NewslettersAugust 20th, 2019

PG #40: Design as a ‘model of care’

Dr Reuben Stanton
Dr Reuben Stanton, Non-executive Director & Co-Founder

One of the benefits of working in design consulting is that you are constantly exposed to new ways of working, thinking and considering. For example, about six months ago I was exposed to the concept of ‘models of care’ in healthcare systems.

A model of care is a set of steps, practice guidelines, and instructions on how to provide the best possible care for a patient. This is about more than how to practise medicine, it’s about taking into account individual circumstances, medical best practice, legislation, services offered across the system, and using all this to take a holistic approach to ‘care’ for someone. A good model of care (for example, the Cancer Council’s care pathways) asks ‘how can we deliver the best possible outcomes for each patient?’

This is even more complex for people at the end of their lives, where the ‘best possible care’ can mean many different things. Maintaining dignity, making sure patient choices are respected, and ensuring equality of access are all challenges here.
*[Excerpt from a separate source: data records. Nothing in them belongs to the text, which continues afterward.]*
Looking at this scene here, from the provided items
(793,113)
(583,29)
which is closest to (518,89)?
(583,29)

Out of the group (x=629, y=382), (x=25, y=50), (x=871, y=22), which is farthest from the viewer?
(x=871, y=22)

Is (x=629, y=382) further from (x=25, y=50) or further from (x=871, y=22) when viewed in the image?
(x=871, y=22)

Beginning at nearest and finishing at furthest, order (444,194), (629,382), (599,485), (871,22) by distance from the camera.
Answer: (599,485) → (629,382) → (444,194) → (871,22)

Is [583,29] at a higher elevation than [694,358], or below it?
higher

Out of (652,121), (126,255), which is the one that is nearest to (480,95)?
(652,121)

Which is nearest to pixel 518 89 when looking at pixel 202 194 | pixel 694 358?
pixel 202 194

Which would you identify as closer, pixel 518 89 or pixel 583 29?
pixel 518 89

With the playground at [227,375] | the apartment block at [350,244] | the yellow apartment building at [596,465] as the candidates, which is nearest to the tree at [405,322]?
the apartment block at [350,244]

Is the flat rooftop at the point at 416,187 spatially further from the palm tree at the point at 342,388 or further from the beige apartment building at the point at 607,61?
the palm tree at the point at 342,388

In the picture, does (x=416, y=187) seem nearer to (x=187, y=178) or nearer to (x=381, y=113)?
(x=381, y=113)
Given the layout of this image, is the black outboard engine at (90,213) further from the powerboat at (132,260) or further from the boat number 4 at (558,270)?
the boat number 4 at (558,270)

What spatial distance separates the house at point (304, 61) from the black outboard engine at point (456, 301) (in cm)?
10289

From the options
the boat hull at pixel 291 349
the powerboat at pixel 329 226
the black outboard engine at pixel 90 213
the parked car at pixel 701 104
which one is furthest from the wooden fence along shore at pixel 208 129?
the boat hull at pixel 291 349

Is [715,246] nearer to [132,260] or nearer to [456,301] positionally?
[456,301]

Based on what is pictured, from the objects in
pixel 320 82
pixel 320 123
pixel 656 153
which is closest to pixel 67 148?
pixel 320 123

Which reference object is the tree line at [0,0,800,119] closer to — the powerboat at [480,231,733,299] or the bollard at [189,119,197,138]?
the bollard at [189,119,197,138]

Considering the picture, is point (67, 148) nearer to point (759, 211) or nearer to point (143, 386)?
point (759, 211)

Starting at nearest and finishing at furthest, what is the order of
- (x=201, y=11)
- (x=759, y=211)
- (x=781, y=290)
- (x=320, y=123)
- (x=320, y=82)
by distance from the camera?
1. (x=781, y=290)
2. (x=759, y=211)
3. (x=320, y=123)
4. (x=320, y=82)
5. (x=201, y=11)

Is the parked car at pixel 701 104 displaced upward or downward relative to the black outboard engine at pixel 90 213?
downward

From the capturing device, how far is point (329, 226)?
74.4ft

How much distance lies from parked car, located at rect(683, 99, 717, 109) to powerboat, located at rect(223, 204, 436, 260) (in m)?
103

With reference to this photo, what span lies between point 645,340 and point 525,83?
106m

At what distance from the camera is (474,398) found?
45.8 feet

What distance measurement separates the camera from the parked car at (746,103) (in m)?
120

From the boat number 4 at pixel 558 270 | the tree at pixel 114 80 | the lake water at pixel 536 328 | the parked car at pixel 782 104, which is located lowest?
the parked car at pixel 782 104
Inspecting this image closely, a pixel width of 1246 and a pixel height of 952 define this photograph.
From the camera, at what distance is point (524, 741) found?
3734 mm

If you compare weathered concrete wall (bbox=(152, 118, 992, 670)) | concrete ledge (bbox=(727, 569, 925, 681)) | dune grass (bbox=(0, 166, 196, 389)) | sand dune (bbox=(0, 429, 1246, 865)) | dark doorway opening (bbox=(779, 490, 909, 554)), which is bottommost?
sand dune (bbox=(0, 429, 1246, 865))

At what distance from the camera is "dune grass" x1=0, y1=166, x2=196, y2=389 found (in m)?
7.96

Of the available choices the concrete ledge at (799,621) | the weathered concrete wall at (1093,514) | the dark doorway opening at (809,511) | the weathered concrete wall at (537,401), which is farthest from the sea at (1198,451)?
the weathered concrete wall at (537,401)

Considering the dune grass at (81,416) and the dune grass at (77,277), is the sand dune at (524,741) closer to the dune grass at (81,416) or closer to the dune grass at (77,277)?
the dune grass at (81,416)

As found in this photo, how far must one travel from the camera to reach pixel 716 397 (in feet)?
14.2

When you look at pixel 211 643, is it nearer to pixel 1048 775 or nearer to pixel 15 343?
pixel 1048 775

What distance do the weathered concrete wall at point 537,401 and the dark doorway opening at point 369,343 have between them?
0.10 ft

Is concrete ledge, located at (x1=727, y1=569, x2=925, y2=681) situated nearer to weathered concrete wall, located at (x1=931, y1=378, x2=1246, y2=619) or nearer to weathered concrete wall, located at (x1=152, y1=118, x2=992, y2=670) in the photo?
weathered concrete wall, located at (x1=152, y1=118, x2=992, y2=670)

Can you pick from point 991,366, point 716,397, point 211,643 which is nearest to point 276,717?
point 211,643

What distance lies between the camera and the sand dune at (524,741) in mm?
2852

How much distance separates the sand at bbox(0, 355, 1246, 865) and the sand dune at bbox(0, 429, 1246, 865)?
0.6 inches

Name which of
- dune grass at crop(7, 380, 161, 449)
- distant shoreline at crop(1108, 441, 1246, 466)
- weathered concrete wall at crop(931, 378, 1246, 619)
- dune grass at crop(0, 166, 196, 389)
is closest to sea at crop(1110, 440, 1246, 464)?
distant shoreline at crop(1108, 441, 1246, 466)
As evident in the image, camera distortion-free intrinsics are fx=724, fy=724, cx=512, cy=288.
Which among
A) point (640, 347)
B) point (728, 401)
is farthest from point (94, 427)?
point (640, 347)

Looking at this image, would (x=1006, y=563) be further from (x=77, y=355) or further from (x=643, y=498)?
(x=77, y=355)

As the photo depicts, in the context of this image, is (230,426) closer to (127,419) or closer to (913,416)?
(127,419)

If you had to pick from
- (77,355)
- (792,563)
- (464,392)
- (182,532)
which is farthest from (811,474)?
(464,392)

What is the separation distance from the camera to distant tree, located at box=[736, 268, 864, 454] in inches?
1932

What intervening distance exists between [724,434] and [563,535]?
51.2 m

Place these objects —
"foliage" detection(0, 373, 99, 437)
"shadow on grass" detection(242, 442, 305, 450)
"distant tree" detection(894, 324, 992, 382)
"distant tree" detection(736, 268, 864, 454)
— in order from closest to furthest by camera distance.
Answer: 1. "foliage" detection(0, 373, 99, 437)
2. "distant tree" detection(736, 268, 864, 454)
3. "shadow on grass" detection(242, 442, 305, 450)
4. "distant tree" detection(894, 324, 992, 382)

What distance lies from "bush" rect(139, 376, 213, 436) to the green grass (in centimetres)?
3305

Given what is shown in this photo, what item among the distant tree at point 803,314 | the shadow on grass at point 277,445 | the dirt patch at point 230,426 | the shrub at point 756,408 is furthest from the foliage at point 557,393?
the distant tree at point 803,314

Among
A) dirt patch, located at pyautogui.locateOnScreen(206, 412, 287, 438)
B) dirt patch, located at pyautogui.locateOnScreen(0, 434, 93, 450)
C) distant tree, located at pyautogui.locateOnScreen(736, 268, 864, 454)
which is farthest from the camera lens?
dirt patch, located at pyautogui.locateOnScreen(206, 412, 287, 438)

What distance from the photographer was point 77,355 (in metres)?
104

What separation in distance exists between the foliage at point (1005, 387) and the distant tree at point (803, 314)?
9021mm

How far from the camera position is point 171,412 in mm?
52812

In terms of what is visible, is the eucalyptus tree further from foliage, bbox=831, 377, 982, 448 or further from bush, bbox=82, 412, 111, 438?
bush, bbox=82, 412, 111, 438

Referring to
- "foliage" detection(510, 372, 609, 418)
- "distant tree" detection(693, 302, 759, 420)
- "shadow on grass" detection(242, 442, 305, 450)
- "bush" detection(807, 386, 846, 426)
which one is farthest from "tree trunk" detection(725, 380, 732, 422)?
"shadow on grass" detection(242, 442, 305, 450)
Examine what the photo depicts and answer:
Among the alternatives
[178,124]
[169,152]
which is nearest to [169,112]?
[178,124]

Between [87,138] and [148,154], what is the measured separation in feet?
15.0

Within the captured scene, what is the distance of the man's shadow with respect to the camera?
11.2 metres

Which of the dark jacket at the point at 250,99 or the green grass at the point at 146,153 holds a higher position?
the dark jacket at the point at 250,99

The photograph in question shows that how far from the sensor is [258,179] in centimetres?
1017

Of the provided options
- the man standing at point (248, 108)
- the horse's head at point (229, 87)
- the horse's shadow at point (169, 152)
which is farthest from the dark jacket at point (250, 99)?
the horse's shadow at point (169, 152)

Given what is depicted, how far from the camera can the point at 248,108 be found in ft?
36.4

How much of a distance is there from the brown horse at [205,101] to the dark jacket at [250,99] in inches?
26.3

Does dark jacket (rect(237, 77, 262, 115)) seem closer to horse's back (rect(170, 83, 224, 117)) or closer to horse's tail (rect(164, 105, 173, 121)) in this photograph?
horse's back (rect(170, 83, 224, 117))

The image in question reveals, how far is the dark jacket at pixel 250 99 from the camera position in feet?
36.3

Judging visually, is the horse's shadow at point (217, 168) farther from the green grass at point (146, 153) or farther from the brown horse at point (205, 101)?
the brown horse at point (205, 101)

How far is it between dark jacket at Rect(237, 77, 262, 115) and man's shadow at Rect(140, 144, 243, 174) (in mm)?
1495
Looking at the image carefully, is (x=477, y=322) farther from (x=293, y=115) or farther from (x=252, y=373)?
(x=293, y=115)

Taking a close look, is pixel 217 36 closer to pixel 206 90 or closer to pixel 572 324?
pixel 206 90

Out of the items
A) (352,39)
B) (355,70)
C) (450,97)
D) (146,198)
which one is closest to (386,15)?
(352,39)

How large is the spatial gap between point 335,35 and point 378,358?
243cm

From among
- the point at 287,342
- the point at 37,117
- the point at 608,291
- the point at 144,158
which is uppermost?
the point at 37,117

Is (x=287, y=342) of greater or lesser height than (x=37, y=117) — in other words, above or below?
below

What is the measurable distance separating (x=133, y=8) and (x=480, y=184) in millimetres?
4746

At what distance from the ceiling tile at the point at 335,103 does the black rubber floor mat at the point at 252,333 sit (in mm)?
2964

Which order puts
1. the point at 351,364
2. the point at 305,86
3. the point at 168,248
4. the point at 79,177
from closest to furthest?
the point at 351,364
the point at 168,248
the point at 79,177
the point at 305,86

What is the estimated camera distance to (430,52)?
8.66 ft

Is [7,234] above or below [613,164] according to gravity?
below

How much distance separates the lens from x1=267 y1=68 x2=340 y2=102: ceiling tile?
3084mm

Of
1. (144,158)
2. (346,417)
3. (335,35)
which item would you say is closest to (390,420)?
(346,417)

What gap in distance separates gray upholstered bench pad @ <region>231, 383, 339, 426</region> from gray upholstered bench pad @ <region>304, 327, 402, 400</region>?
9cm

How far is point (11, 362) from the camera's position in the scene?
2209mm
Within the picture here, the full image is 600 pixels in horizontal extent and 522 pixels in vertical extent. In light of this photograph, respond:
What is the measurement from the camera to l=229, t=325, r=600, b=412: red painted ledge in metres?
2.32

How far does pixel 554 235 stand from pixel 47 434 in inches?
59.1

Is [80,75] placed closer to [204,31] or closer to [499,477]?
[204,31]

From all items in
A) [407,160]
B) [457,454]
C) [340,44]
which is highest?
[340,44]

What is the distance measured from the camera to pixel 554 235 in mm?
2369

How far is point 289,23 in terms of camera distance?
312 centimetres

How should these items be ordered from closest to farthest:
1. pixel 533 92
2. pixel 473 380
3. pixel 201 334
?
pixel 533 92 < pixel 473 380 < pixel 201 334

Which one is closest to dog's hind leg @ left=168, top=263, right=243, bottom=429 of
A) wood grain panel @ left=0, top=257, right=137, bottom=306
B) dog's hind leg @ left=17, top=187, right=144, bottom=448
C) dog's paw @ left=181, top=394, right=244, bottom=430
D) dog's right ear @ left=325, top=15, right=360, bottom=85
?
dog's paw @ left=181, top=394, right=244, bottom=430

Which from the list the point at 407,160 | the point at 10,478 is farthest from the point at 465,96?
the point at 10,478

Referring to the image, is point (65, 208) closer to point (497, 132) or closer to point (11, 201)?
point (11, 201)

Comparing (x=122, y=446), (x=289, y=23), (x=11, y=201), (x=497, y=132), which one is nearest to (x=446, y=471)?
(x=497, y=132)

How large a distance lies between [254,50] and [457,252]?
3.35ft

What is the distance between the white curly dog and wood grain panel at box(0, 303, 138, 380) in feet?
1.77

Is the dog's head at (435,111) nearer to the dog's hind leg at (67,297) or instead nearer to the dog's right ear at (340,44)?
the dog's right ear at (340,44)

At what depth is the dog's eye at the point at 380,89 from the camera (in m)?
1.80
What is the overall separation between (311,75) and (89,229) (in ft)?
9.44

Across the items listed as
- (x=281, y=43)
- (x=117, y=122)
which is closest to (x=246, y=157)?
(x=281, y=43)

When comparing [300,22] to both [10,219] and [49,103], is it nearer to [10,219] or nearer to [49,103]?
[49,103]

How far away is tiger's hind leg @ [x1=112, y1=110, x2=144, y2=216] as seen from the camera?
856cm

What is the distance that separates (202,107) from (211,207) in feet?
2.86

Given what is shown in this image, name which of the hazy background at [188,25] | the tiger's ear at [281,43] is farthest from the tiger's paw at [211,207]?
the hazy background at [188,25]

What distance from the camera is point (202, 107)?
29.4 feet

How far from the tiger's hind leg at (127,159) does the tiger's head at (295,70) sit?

The new ‘assisted dying’ laws in Victoria are an example of legislation that has been put into effect to address some of the care needs of people with terminal illness that were not previously being met by our health care system in Victoria.

We were incredibly privileged to have played a small part in the design of this new system.

Something that is unfortunate about how much of society delivers services, is that even with efforts towards fair access and equity, many of our systems still favour the advantaged. Just staying with health care in Australia – the design of the NDIS, despite its rhetoric around choice, has unfairly advantaged the already privileged.

Maybe approaching the work of design, and thinking about the models we create as ‘models of care’ can help us here?

How do we care for people, society, and the planet, and what models are we following? How can the models and systems we design deliver the best possible outcomes, so that all people can be treated with dignity, equality and respect?